Unwanted babies are left to die in toilets and garbage sites across the Somali capital, Mogadishu, every week, Shannon said.
It is a taboo for women to have sex outside marriage in Somalia, where only 15 per cent of women use contraceptives, the United Nations Population Fund (UNFPA) says.
In one of his first actions as president, Trump reinstated a policy known by critics as the "global gag" rule, which withholds US funding for international organisations that perform abortions or tell women about legal options for abortion.
The move is likely to lead to a $600 million shortfall for abortion services, according to the Dutch government, which has set up a fund to plug the gap.

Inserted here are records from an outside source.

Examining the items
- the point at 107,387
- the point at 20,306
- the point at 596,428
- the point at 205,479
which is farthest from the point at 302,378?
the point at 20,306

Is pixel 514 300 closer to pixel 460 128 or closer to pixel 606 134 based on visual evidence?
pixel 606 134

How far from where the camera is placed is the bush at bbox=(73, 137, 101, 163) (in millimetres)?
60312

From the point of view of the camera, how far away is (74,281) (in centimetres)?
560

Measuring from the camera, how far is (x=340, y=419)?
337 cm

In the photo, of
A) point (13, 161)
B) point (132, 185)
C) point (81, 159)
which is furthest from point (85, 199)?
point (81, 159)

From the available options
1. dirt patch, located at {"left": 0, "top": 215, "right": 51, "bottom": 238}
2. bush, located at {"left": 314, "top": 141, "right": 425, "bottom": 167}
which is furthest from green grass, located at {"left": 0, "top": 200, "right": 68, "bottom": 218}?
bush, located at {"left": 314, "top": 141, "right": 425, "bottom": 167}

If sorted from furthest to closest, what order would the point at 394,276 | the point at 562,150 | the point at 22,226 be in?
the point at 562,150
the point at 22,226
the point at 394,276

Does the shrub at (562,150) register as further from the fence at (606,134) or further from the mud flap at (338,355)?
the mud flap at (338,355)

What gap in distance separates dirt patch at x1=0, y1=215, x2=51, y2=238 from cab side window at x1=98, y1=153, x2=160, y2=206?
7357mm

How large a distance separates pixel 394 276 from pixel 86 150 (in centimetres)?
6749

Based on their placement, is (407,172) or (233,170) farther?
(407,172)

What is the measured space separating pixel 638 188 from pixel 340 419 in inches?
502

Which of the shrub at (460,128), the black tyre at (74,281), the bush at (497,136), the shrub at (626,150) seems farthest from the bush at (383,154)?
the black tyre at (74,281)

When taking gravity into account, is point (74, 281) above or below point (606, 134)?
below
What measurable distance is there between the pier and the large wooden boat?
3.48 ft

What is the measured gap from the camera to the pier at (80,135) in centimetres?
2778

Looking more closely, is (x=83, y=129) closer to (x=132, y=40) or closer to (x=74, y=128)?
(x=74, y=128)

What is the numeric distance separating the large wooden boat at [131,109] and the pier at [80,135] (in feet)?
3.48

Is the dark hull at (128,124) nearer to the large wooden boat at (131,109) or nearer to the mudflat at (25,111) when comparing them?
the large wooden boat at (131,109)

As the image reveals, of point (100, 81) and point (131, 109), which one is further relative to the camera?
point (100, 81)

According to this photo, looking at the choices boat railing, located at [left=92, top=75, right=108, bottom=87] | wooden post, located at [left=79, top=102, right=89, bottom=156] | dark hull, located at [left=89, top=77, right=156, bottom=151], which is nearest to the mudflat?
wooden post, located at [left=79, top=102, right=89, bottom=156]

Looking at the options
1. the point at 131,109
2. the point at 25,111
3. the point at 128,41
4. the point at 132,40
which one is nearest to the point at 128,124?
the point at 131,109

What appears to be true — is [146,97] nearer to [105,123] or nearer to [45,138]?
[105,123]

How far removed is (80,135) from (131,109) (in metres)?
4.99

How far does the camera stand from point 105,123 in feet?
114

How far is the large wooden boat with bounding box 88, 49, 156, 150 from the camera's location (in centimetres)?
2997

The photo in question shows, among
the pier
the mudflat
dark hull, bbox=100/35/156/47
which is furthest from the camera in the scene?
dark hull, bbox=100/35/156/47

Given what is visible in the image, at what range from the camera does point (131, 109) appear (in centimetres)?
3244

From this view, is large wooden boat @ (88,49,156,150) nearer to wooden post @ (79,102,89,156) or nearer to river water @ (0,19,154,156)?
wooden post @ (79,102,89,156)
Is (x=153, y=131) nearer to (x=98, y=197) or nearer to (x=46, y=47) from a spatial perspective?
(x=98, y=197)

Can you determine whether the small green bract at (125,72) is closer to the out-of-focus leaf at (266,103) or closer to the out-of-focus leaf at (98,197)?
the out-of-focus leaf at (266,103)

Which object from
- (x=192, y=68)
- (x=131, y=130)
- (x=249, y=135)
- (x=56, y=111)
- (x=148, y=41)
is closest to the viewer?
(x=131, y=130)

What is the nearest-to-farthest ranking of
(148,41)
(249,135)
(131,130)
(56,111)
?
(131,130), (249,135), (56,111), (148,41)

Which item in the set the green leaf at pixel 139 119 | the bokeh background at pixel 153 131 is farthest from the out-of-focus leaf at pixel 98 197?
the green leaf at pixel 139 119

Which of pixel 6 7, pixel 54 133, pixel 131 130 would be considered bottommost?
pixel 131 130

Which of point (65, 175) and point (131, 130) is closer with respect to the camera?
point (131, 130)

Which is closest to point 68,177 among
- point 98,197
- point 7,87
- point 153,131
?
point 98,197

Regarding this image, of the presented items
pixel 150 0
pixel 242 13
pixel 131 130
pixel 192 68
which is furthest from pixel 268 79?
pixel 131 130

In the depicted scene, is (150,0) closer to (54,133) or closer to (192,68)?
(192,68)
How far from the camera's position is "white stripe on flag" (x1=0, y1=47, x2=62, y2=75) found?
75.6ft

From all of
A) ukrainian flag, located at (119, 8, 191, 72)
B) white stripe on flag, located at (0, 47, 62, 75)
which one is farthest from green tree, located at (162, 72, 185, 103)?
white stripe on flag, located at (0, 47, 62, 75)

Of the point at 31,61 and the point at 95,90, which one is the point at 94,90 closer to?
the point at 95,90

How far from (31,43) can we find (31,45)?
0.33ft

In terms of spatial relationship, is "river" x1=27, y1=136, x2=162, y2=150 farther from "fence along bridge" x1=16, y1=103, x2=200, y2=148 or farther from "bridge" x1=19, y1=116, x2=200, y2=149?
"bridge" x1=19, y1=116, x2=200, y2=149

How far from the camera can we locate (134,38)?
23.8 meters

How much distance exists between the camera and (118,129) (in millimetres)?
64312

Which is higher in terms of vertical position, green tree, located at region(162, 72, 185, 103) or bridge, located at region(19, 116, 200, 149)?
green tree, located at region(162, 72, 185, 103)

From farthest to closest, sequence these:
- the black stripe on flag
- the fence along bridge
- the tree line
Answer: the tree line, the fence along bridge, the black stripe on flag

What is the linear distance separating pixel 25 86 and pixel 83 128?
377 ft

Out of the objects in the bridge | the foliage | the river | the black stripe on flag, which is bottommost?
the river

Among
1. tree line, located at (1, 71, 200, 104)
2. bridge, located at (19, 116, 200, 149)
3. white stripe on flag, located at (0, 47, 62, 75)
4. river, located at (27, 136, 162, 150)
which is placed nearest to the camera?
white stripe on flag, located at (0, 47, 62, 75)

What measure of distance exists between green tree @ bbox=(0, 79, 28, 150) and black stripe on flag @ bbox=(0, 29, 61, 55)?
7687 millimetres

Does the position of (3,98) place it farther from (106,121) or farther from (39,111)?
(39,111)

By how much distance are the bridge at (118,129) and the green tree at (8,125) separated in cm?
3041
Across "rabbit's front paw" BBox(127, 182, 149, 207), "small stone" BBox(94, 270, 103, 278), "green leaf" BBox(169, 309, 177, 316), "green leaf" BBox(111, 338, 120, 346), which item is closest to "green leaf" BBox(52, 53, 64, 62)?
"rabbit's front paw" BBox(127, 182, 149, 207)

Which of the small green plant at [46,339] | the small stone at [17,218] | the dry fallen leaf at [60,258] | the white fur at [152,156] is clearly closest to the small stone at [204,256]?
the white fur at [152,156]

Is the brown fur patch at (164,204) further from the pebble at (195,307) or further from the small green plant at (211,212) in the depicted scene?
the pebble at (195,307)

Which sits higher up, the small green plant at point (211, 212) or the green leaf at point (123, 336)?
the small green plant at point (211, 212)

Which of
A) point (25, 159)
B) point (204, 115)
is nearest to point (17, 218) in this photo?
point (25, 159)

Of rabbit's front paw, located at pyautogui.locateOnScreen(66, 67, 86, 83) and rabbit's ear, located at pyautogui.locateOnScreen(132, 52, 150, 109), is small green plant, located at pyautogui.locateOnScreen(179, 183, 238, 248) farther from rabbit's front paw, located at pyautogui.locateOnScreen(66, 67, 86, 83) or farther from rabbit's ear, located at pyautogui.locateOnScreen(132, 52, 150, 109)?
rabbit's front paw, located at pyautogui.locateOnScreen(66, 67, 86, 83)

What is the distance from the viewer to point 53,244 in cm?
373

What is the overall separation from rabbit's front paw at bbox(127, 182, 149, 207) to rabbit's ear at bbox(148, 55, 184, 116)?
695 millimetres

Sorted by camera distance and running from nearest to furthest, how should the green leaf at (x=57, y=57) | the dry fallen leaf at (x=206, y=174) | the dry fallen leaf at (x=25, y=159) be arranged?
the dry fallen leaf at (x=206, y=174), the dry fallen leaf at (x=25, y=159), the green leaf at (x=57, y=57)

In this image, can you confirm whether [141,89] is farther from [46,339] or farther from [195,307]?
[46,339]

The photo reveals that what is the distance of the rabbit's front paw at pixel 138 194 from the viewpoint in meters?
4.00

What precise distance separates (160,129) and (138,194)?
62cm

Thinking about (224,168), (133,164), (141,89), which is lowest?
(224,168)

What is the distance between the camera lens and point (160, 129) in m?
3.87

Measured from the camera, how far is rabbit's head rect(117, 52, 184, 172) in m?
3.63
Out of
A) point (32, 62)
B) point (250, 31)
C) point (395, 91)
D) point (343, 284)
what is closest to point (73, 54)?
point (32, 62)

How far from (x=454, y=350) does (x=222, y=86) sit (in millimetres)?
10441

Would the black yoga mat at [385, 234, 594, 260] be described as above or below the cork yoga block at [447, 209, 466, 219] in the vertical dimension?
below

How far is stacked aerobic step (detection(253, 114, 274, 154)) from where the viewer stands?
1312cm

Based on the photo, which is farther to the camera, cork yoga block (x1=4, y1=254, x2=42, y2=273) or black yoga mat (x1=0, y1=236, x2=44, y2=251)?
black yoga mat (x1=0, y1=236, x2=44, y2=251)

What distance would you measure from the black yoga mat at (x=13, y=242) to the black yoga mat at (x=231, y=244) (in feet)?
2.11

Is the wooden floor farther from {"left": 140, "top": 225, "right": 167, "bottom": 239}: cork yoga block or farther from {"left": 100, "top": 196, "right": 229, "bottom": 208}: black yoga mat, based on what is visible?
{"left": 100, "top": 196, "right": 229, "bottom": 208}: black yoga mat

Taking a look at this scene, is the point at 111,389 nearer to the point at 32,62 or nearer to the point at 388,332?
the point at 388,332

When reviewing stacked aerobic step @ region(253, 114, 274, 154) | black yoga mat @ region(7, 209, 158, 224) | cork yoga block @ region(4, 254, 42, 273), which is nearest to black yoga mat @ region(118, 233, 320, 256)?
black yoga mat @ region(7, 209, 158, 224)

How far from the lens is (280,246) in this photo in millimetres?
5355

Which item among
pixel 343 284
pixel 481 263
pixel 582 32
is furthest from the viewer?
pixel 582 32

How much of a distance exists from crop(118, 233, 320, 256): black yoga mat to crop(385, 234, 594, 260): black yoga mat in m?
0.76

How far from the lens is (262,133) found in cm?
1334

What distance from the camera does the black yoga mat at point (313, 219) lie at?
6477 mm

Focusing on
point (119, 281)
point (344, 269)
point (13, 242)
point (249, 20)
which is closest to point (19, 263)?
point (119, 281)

"We think cutting foreign aid is okay because we are not actually looking at the human face of it," said Shannon, who was sent to East Africa by Population Connection, a Washington-based pro-abortion and family planning charity.
"These are real people and there is a real human cost."
In Democratic Republic of Congo and Kenya, Shannon heard about women overdosing on malaria pills to induce an abortion or risking their lives at backstreet 'curtain clinics'.
"Choice is not a kind of abstract political notion," Shannon said, using the language of the US abortion debate, which is split between "pro-choice" and "pro-life" supporters.
"The choice is who dies?"
Kenya's oldest family planning provider, Family Health Options Kenya, will lose 60 per cent of its funding as a result of the global gag rule, and plans to close half of its 17 clinics nationwide.
It has already started charging clients for birth control.
Many poor women will stop coming, Shannon predicted, after meeting one client, a 17-year-old girl who earns $80 a month having sex in nightclubs to support her mother, siblings and her baby, born after she had sex with an older man to buy food.
"What you are talking about is condemning these girls to a life they will never be able to get out of," she said.
The United States said this month it will stop funding UNFPA, which focuses on family planning, maternal and child health, because the agency supports "coercive abortion or involuntary sterilization" - a charge UNFPA denies.
Shannon recalled meeting a Congolese woman, who was pregnant with her thirteenth child because she had no access to contraception and could not refuse sex with her husband because he would leave her.
"It's getting them deeper and deeper in poverty," she said.
"We can give a lot of money to HIV prevention and malaria prevention but if you are not addressing the basics of half the human race's bodily autonomy, we are simply not going to progress."